#### [Problem to solve]
Extract all of the entries and set them down verbatim.
=-=-=
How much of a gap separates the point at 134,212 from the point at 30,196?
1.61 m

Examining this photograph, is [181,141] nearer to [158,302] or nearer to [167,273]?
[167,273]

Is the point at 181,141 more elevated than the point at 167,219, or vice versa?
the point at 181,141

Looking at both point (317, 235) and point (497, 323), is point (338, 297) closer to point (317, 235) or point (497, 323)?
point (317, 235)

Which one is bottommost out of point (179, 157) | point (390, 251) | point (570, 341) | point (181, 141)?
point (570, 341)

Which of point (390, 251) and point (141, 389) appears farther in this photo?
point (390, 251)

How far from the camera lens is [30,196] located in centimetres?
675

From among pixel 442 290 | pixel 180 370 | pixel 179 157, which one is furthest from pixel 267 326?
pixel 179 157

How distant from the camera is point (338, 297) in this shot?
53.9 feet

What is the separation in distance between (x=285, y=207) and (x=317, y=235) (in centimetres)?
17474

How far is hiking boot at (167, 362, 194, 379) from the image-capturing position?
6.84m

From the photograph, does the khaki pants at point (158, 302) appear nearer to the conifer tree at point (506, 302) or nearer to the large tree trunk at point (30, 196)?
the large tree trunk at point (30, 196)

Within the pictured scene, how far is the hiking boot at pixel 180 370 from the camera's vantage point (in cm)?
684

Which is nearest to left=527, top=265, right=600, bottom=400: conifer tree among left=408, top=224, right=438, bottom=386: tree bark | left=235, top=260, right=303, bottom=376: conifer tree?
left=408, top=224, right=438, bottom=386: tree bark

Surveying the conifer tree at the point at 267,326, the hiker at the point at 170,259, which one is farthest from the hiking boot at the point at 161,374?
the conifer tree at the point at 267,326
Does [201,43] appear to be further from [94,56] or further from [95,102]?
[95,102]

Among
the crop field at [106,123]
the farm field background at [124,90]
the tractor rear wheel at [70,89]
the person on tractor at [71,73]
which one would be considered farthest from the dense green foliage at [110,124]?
=-=-=
#### [Solution to the exercise]
How much of a gap separates the point at 134,212 from the point at 30,196?
1.61 m

Examining this photograph, is [181,141] nearer to [158,302] or nearer to [167,273]?
[167,273]

Is the point at 181,141 more elevated than the point at 167,219, or vice versa?
the point at 181,141

Looking at both point (317, 235) and point (497, 323), is point (338, 297) closer to point (317, 235) or point (497, 323)?
point (317, 235)

Which one is bottommost out of point (179, 157) | point (390, 251) | point (570, 341) | point (181, 141)?
point (570, 341)

Which of point (390, 251) and point (141, 389) appears farther in this photo?
point (390, 251)

How far from the camera lens is [30,196] located in centimetres?
675

From among pixel 442 290 | pixel 180 370 | pixel 179 157, which one is furthest from pixel 267 326?
pixel 179 157

How distant from the camera is point (338, 297) in this shot?
53.9 feet

What is the separation in distance between (x=285, y=207) and (x=317, y=235) (in centimetres)?
17474

How far is hiking boot at (167, 362, 194, 379) from the image-capturing position?
6.84m

From the photograph, does the khaki pants at point (158, 302) appear nearer to the conifer tree at point (506, 302) or nearer to the large tree trunk at point (30, 196)?
the large tree trunk at point (30, 196)

Within the pictured scene, how far is the hiking boot at pixel 180 370 from the camera's vantage point (in cm)?
684

Which is nearest to left=527, top=265, right=600, bottom=400: conifer tree among left=408, top=224, right=438, bottom=386: tree bark | left=235, top=260, right=303, bottom=376: conifer tree?
left=408, top=224, right=438, bottom=386: tree bark

Surveying the conifer tree at the point at 267,326, the hiker at the point at 170,259, which one is farthest from the hiking boot at the point at 161,374?
the conifer tree at the point at 267,326
Does [201,43] appear to be further from [94,56] or further from [95,102]?
[95,102]

Among
the crop field at [106,123]
the farm field background at [124,90]
the tractor rear wheel at [70,89]
the person on tractor at [71,73]
which one would be considered farthest from the dense green foliage at [110,124]?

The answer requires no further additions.